Provided passage —
--------

Srirekam, Hari Shotam v Commonwealth Bank of Australia

Case

[1998] FCA 958

2 JULY 1998


FEDERAL COURT OF AUSTRALIA

BANKRUPTCY – application for stay of sequestration order pending application for annulment of bankruptcy – no point of general principle

Bankruptcy Act 1966 (Cth), s 153B

HARI SHOTAM SRIREKAM AND CARALAPATI PREMRAJ v COMMONWEALTH BANK OF AUSTRALIA

NG 648  of   1998

MADGWICK J
2 JULY 1998
SYDNEY

IN THE FEDERAL COURT OF AUSTRALIA

NEW SOUTH WALES DISTRICT REGISTRY

NG 648  of   1998

BETWEEN:

HARI SHOTAM SRIREKAM AND CARALAPATI PREMRAJ
APPELLANTS

AND:

COMMONWEALTH BANK OF AUSTRALIA
RESPONDENT

JUDGE(S):

MADGWICK J

DATE OF ORDER:

2 JULY 1998

WHERE MADE:

SYDNEY

THE COURT ORDERS THAT:

  1. The application for a stay is dismissed.

  2. The appellants are to pay the costs of the respondent to the appeal and the costs of the supporting creditor, Pan Laboratories Australia Pty Ltd.

IN THE FEDERAL COURT OF AUSTRALIA

NEW SOUTH WALES DISTRICT REGISTRY

 NG 648 of 1998

BETWEEN:

HARI SHOTAM SRIREKAM AND CARALAPATI PREMRAJ
APPELLANTS

AND:

COMMONWEALTH BANK OF AUSTRALIA (ACN 123 123 124)
RESPONDENT

JUDGE(S):

MADGWICK J

DATE:

2 JULY 1998

PLACE:

SYDNEY

REASONS FOR JUDGMENT
(Revised from transcript)

HIS HONOUR: In this matter the appellants lodged yesterday an appeal against sequestration orders made by Beaumont J against each of them on 11 June 1998 pursuant to s 52(3) of the Bankruptcy Act 1966 (Cth). The sequestration orders were made by consent. His Honour stayed all proceedings under those orders for a period which expired at midnight on 29 June last.

The hearing of the petition had been before his Honour on many occasions.  It is common ground that the petitioning creditor (and now respondent to the appeal), the Commonwealth Bank of Australia, had been made a number of seemingly substantial promises by the appellants that the debt outstanding to it, which lies at the heart of its petition, would be paid, by complex arrangements.  Those arrangements were to involve ultimate lenders lending to an intermediate lender who would then lend to a company, Polance Pty Ltd, the principal debtor to the bank, to enable that company to pay its debt.  The same had been proposed in relation to the supporting creditor for whom, without objection, Ms Eakin appears today.

The appellants were guarantors of the debt owed by Polance.  It appears that his Honour had previously extended time to the debtor-appellants, and on 11 June evidently felt, at the urging


of the Bank, that matters finally needed to be allowed to take their legal course.  His Honour indicated as much.

In these circumstances the parties asked his Honour to make the consent sequestration orders, subject to the stay thereof to which I have referred.  The appellants were represented by counsel and their solicitor was also present.  There is no evidence before me that either appellant did not fully understand his legal position nor that either was unaware of the effect of s 37 of the Act, namely that the Court does not have power to rescind, discharge or suspend the operation of a sequestration order.

--------

Record excerpts —
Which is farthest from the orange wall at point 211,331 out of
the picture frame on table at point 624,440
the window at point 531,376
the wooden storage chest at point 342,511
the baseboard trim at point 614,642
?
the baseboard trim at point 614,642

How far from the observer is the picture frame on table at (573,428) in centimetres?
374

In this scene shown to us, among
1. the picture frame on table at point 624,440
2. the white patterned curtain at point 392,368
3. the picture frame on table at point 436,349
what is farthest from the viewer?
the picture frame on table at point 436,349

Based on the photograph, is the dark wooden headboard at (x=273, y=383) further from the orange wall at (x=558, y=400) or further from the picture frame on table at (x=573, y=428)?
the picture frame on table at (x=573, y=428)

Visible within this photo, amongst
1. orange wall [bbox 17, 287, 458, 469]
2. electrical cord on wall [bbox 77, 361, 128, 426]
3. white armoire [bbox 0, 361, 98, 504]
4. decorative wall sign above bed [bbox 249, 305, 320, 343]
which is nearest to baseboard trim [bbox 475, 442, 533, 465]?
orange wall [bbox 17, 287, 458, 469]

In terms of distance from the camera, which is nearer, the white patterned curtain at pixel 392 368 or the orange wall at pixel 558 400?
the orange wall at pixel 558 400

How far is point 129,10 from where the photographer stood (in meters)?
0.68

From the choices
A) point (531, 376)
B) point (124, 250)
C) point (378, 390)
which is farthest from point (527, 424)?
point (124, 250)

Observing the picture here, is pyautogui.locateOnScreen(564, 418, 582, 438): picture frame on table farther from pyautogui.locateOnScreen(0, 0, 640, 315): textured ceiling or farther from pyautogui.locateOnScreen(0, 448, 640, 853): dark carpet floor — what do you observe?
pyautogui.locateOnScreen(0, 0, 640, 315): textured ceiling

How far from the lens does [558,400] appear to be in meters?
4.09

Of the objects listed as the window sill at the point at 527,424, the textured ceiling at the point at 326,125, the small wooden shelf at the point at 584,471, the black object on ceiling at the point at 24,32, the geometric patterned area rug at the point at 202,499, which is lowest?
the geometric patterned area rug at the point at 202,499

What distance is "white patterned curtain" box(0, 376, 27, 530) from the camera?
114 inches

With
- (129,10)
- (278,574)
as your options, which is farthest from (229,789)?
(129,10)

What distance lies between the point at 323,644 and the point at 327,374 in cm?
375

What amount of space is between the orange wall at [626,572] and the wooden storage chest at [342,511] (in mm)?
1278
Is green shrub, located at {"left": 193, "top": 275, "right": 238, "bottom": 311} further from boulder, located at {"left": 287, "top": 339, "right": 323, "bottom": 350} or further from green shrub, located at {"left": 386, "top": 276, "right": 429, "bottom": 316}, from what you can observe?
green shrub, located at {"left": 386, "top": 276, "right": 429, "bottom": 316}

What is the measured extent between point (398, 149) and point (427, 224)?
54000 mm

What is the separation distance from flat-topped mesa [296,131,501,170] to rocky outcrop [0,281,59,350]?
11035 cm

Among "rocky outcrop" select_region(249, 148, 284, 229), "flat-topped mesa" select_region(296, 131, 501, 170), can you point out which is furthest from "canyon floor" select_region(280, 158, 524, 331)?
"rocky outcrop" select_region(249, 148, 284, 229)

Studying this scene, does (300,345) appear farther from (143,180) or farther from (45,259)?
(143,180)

--------

Task instructions —
1/ Can you give everything in the records from the line containing "Studying this scene, does" down to their end again, with "scene" replaced by "view" and nothing else changed?
2/ Could you continue the bankruptcy judgment from the point where it stops?
The records have no connection to the bankruptcy judgment.

Expected results —
1/
Studying this view, does (300,345) appear farther from (143,180) or farther from (45,259)?
(143,180)

2/
I am very properly informed by Mr Aldridge of counsel, who appears for the appellants on this stay application, that it is a common enough commercial procedure that, in circumstances where debtors have found themselves in a similar position to the appellants, experienced lenders will agree to loans and make arrangements in escrow following the making of orders such as those made by Beaumont J, pending an application to the Court for annulment of the bankruptcy under s 153B, on the basis that a sequestration order ought not to have been made. I am informed that, in circumstances like these, where such escrow arrangements have been duly made and it is quite clear that the proposed loan transactions can go ahead, in a number of cases the Court has taken the view that it has power under s 153B to annul the bankruptcy and that it is an appropriate exercise of its discretion so to do.

In these circumstances there seems to me to be no real prospect of success of the appeal which has been lodged.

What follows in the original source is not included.